Massachusetts researchers grow functional heart tissues from stem cells
First, it was various eye cells that researchers grew from stem cells. Now, it is heart tissues that scientists are growing out of skin cells, paving the way, one day, for new hearts to be made for cardiovascular patients needing new ones.
That would mean heart transplant patients would no longer need to wait for a donor match. Instead, a heart could be grown from their stem cells, lowering the chance of the body rejecting the transplanted organ. CNET reports that Massachusetts General Hospital researchers have successfully grown functional heart tissue from stem cells using skin cells.
However, for now it is the heart tissue that could be grown because growing an entire heart from cells is not possible yet since the organ would require a scaffold to give the cells a shape. That scaffold, an extracellular matrix, is created by the cells from proteins secreted.
Besides the structural scaffold, it would also need a supply of specialised cardiac cells and a supportive environment where cells can repopulate the scaffold to form mature tissue capable of handling complex cardiac functions, says Jacques Guyette, lead author of the study published in Circulation Research journal.
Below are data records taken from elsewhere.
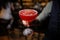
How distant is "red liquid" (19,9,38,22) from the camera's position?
709mm

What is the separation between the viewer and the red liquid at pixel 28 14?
709 mm

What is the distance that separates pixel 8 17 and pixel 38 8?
0.17m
Growing the extracellular matrices takes time, so the Massachusetts team instead used 73 donor hearts from New England Organ Bank which were determined unsuitable for transplantation. The team than stripped it down to the extracellular matrix with a detergent solution, removing all living cells and leaving behind a neutral scaffold for the new cellular material.
The team utilised a new method that uses messenger RNA to seed the matrices with cells to revert the skin cells to stem cells. It is a more efficient technique than the older genetic manipulation method, allowing the pluripotent stem cells to be induced to grow into cardiac muscle cells.
Finally, the muscle cells were introduced into the extracellular matrix which, within days, grew into contracting muscle tissue. The growing heart was then placed in a bioreactor with a nutrient solution and stressors that reproduces the conditions under which a living heart operates. The team found within 14 days dense regions of immature cardiac muscle tissues that contract normally under electrical stimulation.
For now, the functional myocardial tissue is a theoretical alternative to allotransportation, with the patient-derived bioartificial myocardium providing functional support. It is projected to ultimately impact the treatment of heart failure, estimated as affecting 25 million individuals worldwide yearly. In the US alone, there are about 4,000 patients waiting for heart transplants, but there is donor organ shortage with only about 2,500 heart transplants taking place in a year, according to the study.